PSA results indicate that STN1013001 has a 100% probability (ie, certainty) of being cost-effective even if local health-care policy-makers allocated no money for a QALY gained (WTP=0). As this probability remains constant regardless the WTP threshold, the likelihood of misallocation of healthcare resources at the unofficial German WTP threshold of €30,000 per QALY gained48 due to STN1013001 reimbursement is zero.

This research has some limitations.

First, as STN1013001 is currently not available on the German market, an empirical CUA vs latanoprost was unfeasible. In this scenario, early health economic models are a valuable methodological option for supporting OAG/OHT healthcare decision-making.22,23,50–54

A second limitation, which is related to the previous one, is due to the lack of OAG/OHT stage-specific utility values obtained from head-to-head clinical trials. Therefore, for stage 0 and 5 the health economic model was populated with utility values that were collected from a Dutch cross-sectional study (537 OAG/OHT patients).30 For disease stages 1–4, the expert opinion of 5 German ophthalmologists of our convenience sample,27 was assumed to be a good proxy for the utility experience by patients in OAG/OHT stages 1–4 HRQoL. In addition, as country-specific OSD-related disutility values for Germany were unavailable, a disutility value equal to severe DED was applied in the model to reflect the reduction in HRQoL experienced by OAG/OHT patients suffering from concomitant OSD.31

Comprehensive sensitivity analyses demonstrated that base case results where robust to variations induced in both OAG/OHT stage-specific utility values as well as the disutility value for OSD.

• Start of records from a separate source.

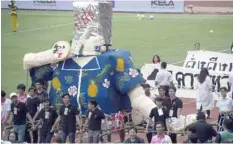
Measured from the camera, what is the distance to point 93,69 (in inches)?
659

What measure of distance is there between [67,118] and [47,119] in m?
0.49

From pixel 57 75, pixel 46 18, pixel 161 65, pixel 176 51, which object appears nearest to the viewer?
pixel 57 75

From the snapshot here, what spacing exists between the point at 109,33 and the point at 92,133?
2.43 m

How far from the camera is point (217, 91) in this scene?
2022 centimetres

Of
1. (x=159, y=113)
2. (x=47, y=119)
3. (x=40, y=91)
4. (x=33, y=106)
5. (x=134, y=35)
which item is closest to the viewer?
(x=159, y=113)

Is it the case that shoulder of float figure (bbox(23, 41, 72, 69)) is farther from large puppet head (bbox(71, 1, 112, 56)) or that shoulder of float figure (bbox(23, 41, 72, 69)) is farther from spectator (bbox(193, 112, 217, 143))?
spectator (bbox(193, 112, 217, 143))

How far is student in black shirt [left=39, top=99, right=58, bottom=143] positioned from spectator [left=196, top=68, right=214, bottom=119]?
4.21 metres

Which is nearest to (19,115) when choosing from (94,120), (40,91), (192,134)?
(40,91)

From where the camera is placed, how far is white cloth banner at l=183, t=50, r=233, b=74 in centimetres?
2063

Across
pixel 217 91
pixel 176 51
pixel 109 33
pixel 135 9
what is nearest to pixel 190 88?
pixel 217 91

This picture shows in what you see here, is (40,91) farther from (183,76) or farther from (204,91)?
(183,76)

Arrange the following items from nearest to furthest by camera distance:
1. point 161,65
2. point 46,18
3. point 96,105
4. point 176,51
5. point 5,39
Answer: point 96,105
point 161,65
point 176,51
point 5,39
point 46,18

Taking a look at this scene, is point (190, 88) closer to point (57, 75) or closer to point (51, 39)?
point (57, 75)

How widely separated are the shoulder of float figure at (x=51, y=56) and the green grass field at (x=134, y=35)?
21.0 feet
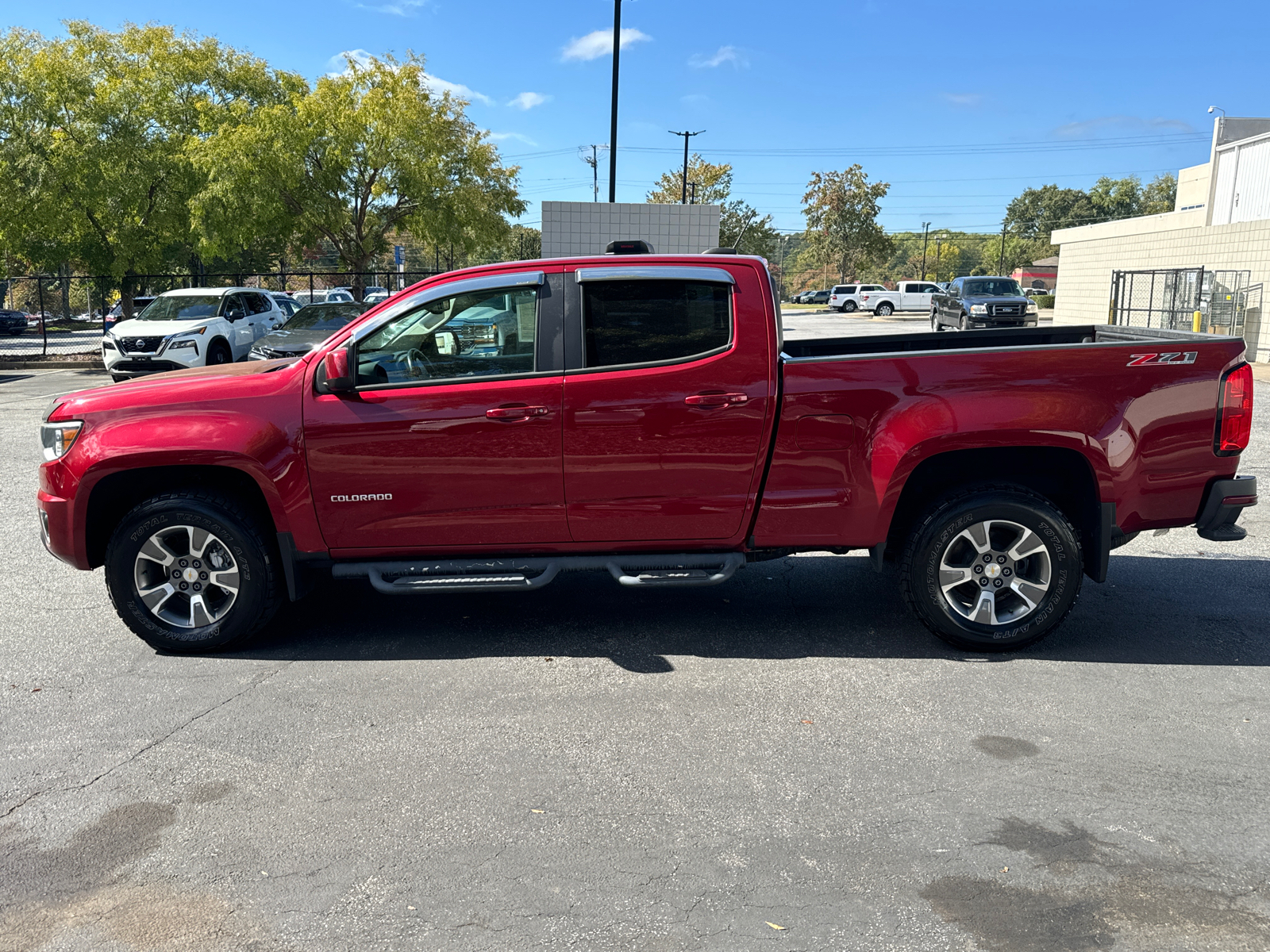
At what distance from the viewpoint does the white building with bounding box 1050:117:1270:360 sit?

Lastly, no surgical or laser treatment was considered as an alternative to OAG/OHT medications,53 as these are generally second-line treatment options, whereas this research focused on first-line treatment of OAG/OHT+OSD.

Conclusions

Our findings indicate that STN1013001 is highly cost-effective compared to latanoprost in OAG/OHT+OSD patients and support its affordability for the German health system. The favorable results for STN1013001 should be confirmed empirically upon market entry.